Quoting the film Trainspotting from the British screenwriter John Hodge:
Choose Life. Choose a job. Choose a career. Choose a family. Choose a fucking big television, choose washing machines, cars, compact disc players and electrical tin openers. Choose good health, low cholesterol, and dental insurance. Choose fixed interest mortgage repayments. Choose a starter home.
Choose your friends. Choose leisurewear and matching luggage. Choose a three-piece suite on hire purchase in a range of fucking fabrics. Choose DIY and wondering who the fuck you are on Sunday morning. Choose sitting on that couch watching mind-numbing, spirit-crushing game shows, stuffing fucking junk food into your mouth. Choose rotting away at the end of it all, pissing your last in a miserable home, nothing more than an embarrassment to the selfish, fucked up brats you spawned to replace yourselves. Choose your future. Choose life... But why would I want to do a thing like that? I chose not to choose life. I chose somethin' else. And the reasons? There are no reasons. Who needs reasons when you've got heroin?
Despite the heroin thing, this last sentence was the heroin talking, I think that there is a lot of truth in this text. I'm not sure if it is something argument-able or the kind of thing you learn by experiences (so it depends on perception).
There is a kind of paradox here, because I think that it is actually possible that this choosing thing could be chosen in its own. In fact, this is a reasonable way (among a lot that I might not know) of understanding life, so it is possible to choose it among the rest. At least there is the destiny way, which assumes that you are not the one who makes de choices, they are already made for you.
Thinking about my choosings,
- I choose to choose choosing as the way of life (not mine, every).

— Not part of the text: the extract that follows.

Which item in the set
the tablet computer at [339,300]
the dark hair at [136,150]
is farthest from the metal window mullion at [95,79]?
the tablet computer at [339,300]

- I choose to choose life and I choose it.
- I choose to try to be happy (meaning it).
- I choose to believe in logic.
What does choosing choosing and choosing to be happy means?
Most of the people know that, more or less, everything has connotations (to us), well, you can voluntarily change the connotations that we get from anything. If you see a bottle half-empty and half-full, you can choose to give more importance to the fact that it is half-empty, this is to be optimistic.
For example, about long-lasting relationships, you really never know if it would work for ever or not, so, in order to feel stable, you have to choose to believe that it will last. Of course, it is a risky bet, but not doing so may lead to insecurity and jealousy. Now think that somehow you have doubts, then you have to explore your feelings, but if you have no clues, you may have to choose, taking risks, of course.
This post could have been named Life is a matter of taking risks.